# Epson r1900 DTG colors problem



## alkozy (Nov 10, 2015)

Hi guys, after I built my printer I am now testing it. And do not know what to do because colors doesn't looks like in image.. Using acrorip white 7.0.9. you will se everything in attached files

What it should be:
Imgur: The most awesome images on the Internet

Printjobs. One on the top is set with ink channel YMKROxxC and print on the bottom with YMCK+WWWW:
Imgur: The most awesome images on the Internet

P.S. other channel's colors even worse. Any ideas??


----------



## alkozy (Nov 10, 2015)

Now I am getting yellow instead of orange and all other colors seems to mixed up.
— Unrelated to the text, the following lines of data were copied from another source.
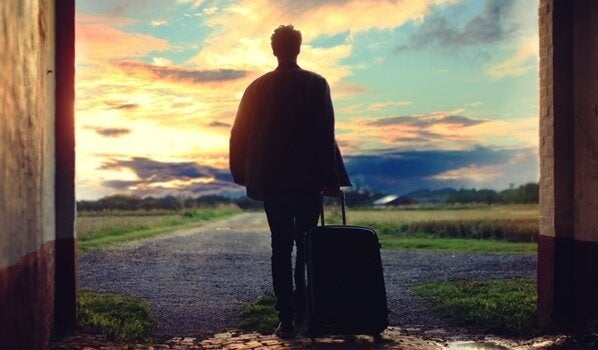 一人旅をする男性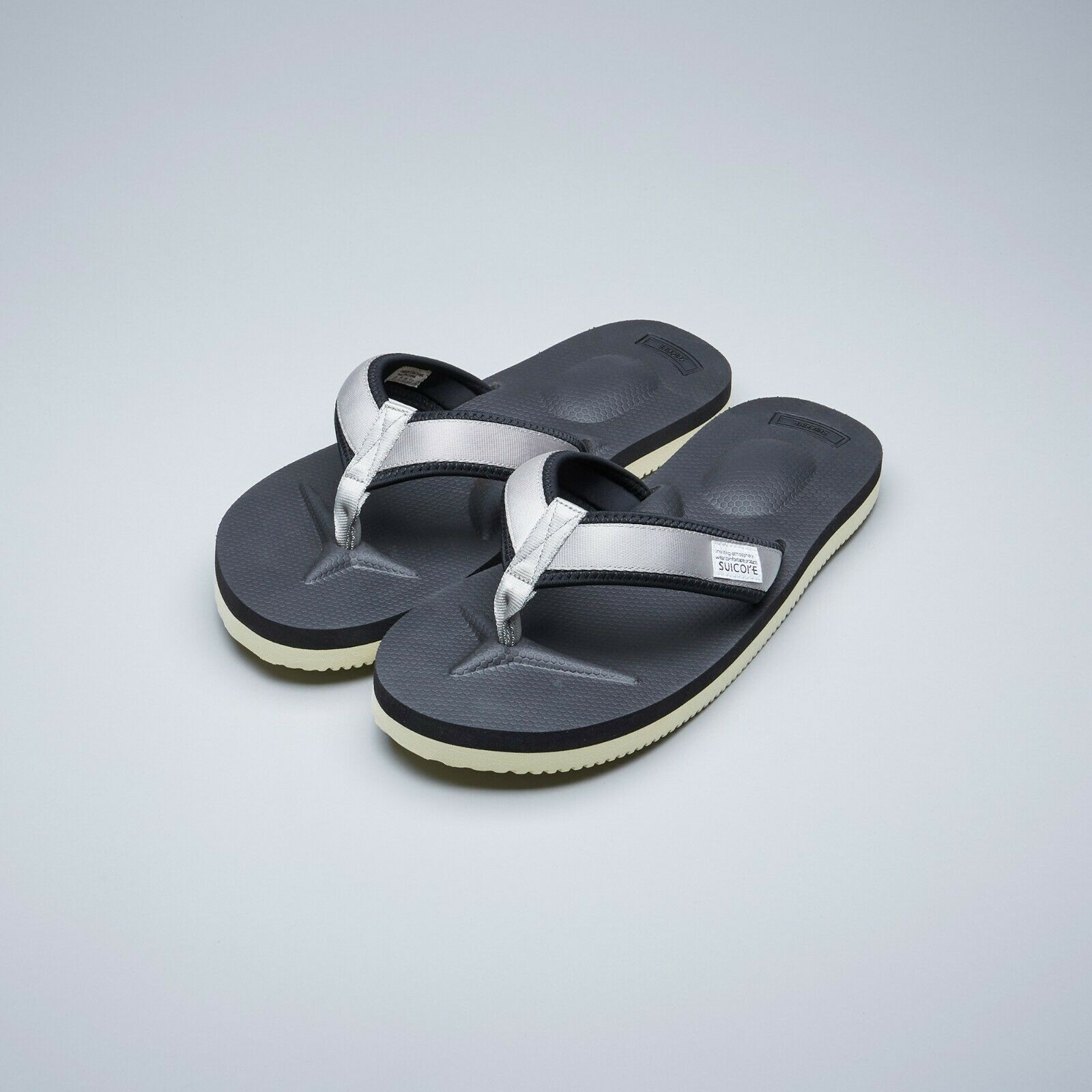 Suicoke OG-021V2   TONO-V2 gris Nylon Vibram Sole Slippers Sandals Slides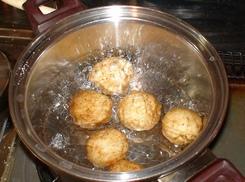 新ジャガと豚肉の味噌バター炒め(うちごはん)  2008年3月30日_d0083265_22205989.jpg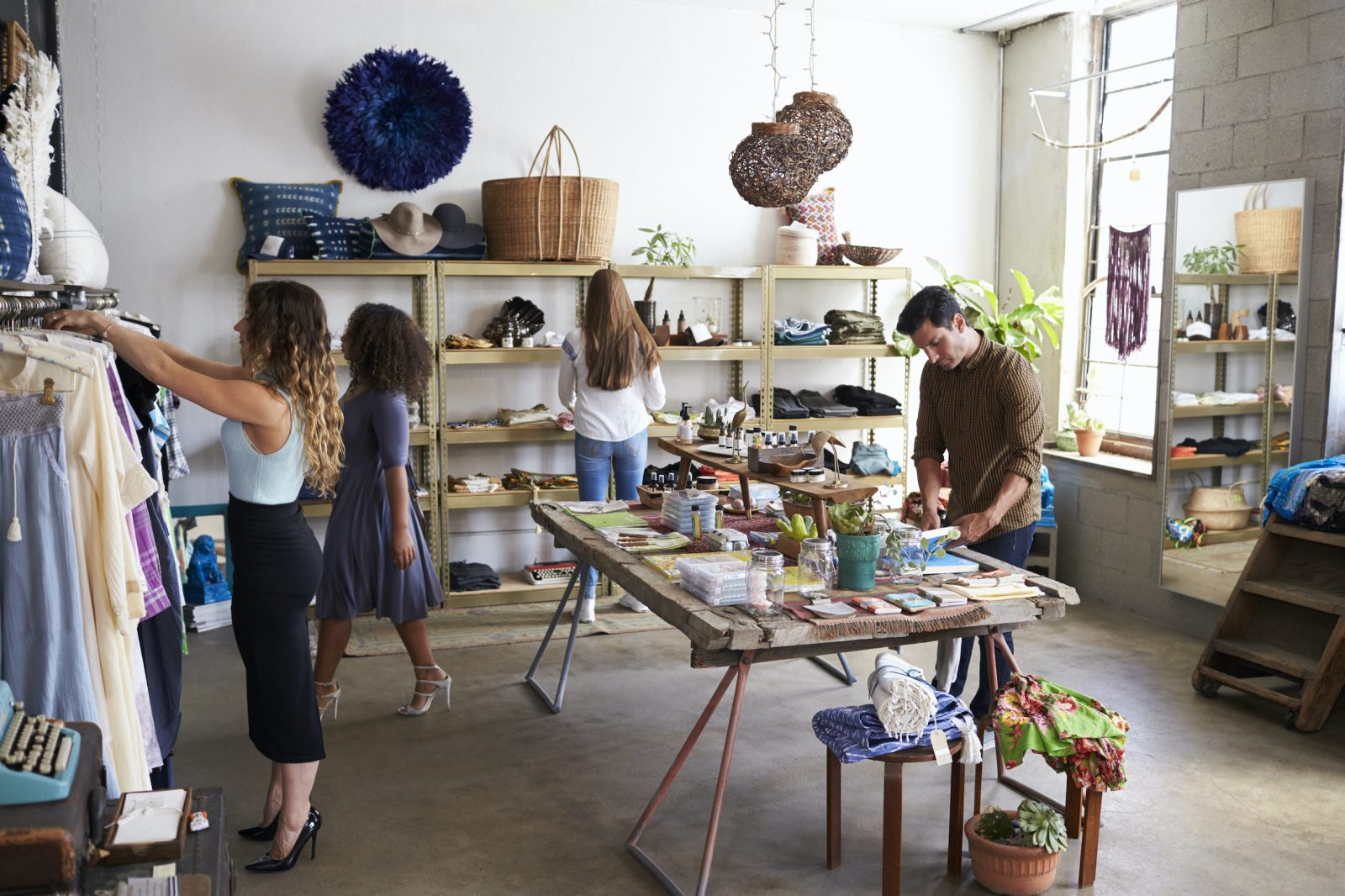 Research shows many people judge a store by its noise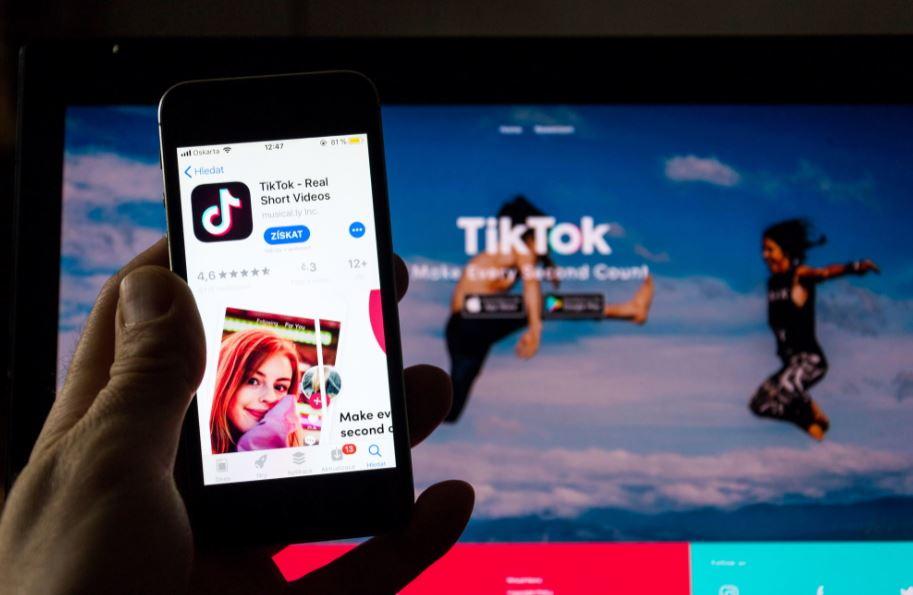 Anche TikTok contro la disinformazione: nuove regole per combattere i contenuti dannosi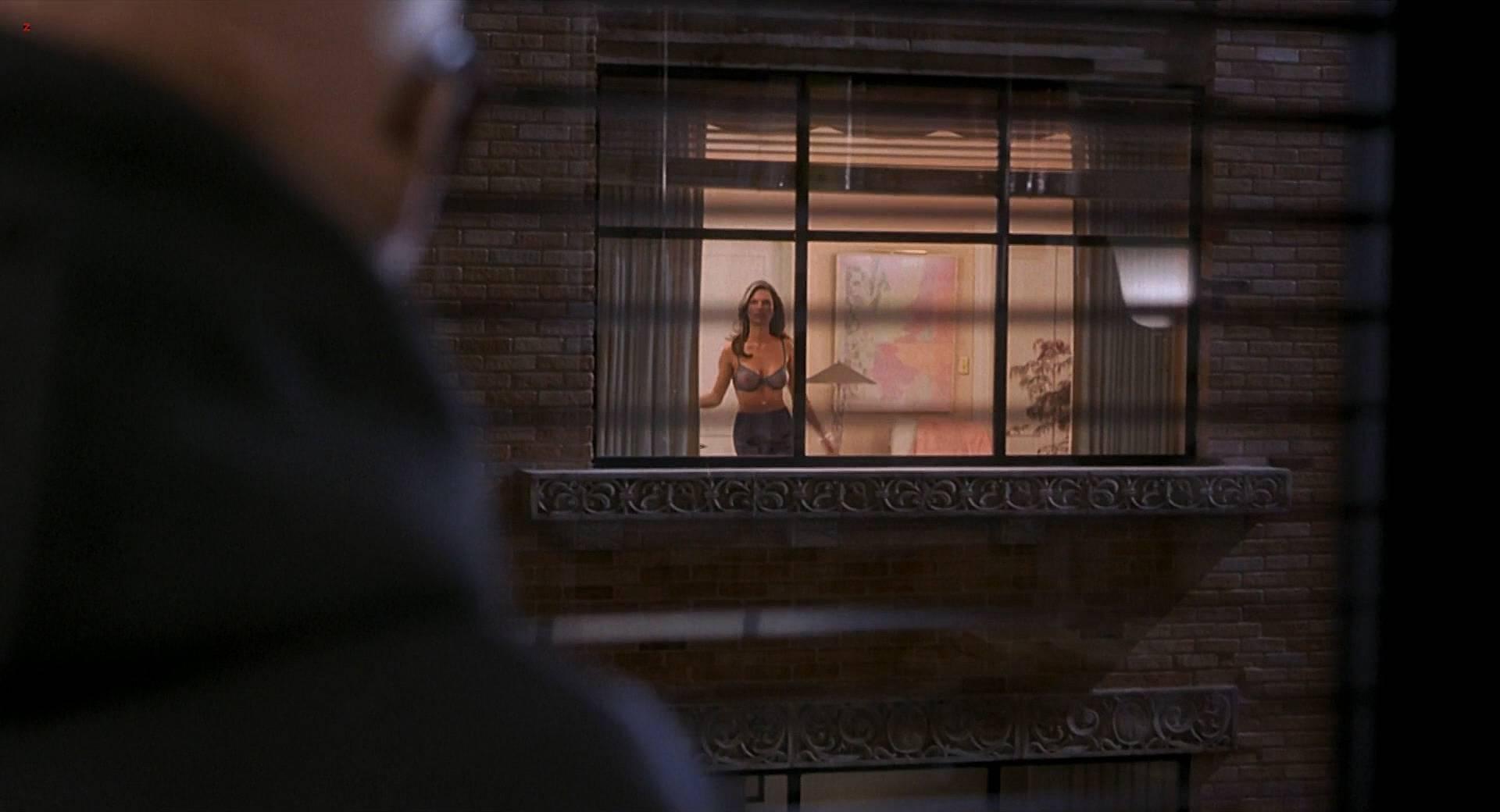 Kim dickens naked boobs hollow man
If I turn another ink channel on my acrorip some colors get fixed but others changes... HELP please..


----------



## alkozy (Nov 10, 2015)

SOLVED!! I just needed to change some cartridges chips and change position of all cartridges to left in order to make yellow, magenta, cyan, black.


----------



## alkozy (Nov 10, 2015)

SOLVED!! I just needed to change some cartridges chips and change position of all cartridges to left in order to make yellow, magenta, cyan, black. And I want to ask wehere I can find ink cartridges resetter for my epson r1900?


----------